In the Linux CPU scheduler piece below, retype word for word the passage that starts with the words containing "This is perhaps" and ends with "and running processes.".

== Document extract ==
────────────────────

Linux CPU Scheduler (The biggest problem you never knew you had!)

This is perhaps the least sexy topic I’ve ever written about :) The linux cpu scheduler is an extremely important part of how linux works. The CFS scheduler (Completely fair scheduler) has been a part of linux for a couple of years. The purpose of the scheduler is to look at tasks (processes and threads) and assign them a processor or cpu core to run on and to make sure that all the processes that need run time get an equal and fair share of processing time. It is also responsible for context switching (migrating tasks from one cpu/core to another or switching out processes that don’t need anymore run time). This helps to balance processes and make better use of cpu cache by being “smart” about where to put queued and running processes.

────────────────────

== Records shown ==
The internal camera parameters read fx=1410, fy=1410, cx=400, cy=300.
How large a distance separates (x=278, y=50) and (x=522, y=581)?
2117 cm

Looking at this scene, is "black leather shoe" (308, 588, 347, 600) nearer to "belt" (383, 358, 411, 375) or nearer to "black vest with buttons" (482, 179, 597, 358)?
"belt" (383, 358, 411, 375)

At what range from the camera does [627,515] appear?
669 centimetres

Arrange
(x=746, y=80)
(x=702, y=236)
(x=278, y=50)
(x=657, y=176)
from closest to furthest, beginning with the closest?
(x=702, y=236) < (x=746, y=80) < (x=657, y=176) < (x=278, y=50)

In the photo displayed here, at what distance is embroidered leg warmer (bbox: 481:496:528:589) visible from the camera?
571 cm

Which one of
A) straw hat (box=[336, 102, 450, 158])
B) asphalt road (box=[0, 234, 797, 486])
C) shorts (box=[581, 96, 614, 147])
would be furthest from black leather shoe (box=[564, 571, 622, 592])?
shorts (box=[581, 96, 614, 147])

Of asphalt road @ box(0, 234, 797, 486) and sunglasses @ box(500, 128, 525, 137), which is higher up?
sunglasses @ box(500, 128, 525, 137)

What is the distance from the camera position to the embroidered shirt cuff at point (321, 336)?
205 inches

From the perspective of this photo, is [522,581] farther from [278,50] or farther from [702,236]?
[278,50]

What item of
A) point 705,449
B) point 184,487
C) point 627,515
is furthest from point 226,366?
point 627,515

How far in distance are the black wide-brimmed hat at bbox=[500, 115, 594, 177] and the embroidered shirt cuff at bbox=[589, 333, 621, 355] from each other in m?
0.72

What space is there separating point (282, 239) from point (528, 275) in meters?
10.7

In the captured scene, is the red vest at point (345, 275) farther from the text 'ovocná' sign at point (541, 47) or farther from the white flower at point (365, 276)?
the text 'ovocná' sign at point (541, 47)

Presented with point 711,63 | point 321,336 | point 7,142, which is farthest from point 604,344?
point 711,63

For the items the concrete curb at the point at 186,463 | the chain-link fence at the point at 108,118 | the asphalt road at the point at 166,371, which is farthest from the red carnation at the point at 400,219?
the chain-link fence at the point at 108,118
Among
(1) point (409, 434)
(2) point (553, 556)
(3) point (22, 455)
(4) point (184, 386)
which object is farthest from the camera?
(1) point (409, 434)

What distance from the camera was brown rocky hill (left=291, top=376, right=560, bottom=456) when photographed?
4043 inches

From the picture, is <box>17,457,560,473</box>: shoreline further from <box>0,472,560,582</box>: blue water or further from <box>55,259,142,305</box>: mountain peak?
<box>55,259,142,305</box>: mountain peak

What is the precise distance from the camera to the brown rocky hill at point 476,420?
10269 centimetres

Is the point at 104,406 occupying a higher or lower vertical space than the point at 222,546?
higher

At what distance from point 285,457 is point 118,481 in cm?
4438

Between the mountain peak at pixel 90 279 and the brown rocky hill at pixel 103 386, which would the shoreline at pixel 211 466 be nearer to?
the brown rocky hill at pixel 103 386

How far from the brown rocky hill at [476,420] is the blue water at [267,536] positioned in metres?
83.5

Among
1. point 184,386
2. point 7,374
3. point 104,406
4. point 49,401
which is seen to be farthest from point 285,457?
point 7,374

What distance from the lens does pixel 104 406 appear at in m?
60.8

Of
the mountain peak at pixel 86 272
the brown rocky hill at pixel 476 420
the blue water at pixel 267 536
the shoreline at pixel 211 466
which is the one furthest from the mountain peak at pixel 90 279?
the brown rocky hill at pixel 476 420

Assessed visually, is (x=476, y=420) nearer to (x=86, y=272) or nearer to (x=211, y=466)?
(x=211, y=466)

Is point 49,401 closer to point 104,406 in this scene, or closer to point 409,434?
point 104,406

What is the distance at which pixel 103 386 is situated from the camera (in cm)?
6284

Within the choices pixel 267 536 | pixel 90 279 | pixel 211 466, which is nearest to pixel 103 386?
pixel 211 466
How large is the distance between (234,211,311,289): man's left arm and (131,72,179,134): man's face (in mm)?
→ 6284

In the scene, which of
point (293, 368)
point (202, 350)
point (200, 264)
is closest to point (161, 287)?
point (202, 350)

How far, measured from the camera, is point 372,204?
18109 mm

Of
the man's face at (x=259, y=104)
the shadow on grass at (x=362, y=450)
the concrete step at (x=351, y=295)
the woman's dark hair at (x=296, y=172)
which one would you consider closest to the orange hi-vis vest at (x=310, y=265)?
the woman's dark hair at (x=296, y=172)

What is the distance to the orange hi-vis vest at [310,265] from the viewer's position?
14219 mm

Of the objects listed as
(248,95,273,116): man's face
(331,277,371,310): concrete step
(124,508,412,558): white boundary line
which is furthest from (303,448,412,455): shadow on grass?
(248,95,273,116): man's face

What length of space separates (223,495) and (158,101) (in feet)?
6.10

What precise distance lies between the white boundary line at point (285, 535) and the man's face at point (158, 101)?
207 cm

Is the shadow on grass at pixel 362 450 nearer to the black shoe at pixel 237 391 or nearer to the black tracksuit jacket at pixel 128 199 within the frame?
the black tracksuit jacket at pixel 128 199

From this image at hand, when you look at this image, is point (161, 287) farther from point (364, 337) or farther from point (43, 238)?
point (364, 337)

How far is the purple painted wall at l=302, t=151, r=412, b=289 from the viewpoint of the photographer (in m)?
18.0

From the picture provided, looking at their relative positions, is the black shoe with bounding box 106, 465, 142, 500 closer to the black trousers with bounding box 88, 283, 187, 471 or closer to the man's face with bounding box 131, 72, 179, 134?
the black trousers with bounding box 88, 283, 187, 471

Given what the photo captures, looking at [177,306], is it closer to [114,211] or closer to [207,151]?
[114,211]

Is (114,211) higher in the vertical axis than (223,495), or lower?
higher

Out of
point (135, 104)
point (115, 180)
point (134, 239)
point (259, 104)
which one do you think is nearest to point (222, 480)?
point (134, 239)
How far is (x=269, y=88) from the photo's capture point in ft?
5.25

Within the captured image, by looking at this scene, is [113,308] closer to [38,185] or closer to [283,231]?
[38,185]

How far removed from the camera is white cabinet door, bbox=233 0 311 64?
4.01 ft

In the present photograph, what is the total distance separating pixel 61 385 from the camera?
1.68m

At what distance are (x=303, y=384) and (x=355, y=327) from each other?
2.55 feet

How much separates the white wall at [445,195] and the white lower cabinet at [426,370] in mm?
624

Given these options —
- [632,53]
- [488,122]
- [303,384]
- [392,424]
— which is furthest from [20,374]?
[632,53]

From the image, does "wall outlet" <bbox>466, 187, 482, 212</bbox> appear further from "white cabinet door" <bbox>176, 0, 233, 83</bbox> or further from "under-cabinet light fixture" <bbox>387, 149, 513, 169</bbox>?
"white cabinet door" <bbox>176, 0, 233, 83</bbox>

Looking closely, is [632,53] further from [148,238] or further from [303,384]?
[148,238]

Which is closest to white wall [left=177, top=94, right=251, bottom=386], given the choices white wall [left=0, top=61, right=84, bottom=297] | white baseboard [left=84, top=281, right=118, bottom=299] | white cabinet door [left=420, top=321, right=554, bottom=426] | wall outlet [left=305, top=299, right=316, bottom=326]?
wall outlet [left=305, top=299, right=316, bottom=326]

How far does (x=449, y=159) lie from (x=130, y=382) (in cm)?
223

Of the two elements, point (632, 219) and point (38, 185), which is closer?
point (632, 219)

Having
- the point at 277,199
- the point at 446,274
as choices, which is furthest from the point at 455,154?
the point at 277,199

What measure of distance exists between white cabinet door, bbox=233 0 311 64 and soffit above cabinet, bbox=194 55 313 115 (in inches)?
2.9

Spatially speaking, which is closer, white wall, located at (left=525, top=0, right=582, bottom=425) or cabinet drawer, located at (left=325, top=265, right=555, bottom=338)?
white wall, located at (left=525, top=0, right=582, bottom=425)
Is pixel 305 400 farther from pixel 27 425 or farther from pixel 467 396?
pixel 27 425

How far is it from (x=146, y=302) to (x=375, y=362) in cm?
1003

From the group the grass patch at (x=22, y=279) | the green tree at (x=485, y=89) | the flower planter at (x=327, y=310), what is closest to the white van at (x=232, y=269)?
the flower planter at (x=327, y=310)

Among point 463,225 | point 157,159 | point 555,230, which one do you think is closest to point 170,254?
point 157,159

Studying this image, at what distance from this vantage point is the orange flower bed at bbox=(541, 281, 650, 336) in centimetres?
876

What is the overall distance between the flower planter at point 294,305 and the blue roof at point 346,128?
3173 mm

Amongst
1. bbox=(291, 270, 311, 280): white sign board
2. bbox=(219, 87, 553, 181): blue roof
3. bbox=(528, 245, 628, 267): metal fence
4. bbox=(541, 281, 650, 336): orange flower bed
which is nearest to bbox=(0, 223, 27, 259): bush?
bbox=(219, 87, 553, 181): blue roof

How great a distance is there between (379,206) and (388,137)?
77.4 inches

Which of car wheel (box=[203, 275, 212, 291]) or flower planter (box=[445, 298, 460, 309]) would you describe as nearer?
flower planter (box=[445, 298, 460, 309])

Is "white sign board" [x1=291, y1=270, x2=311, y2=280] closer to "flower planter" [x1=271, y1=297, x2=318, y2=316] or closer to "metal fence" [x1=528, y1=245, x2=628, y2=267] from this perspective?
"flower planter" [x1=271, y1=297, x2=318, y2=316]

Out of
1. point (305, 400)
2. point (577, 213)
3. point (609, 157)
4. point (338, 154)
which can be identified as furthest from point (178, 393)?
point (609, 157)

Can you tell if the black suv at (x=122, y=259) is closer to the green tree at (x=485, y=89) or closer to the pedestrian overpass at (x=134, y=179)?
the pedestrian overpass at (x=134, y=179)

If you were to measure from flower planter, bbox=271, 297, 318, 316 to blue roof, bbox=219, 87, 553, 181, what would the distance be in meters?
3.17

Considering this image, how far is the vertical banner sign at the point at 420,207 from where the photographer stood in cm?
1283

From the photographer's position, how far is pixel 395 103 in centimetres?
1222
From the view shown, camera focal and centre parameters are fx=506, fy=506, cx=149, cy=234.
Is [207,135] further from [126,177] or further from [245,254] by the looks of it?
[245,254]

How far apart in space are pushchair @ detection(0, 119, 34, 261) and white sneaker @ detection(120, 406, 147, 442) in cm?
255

────────────────────

== Answer below ==
This is perhaps the least sexy topic I’ve ever written about :) The linux cpu scheduler is an extremely important part of how linux works. The CFS scheduler (Completely fair scheduler) has been a part of linux for a couple of years. The purpose of the scheduler is to look at tasks (processes and threads) and assign them a processor or cpu core to run on and to make sure that all the processes that need run time get an equal and fair share of processing time. It is also responsible for context switching (migrating tasks from one cpu/core to another or switching out processes that don’t need anymore run time). This helps to balance processes and make better use of cpu cache by being “smart” about where to put queued and running processes.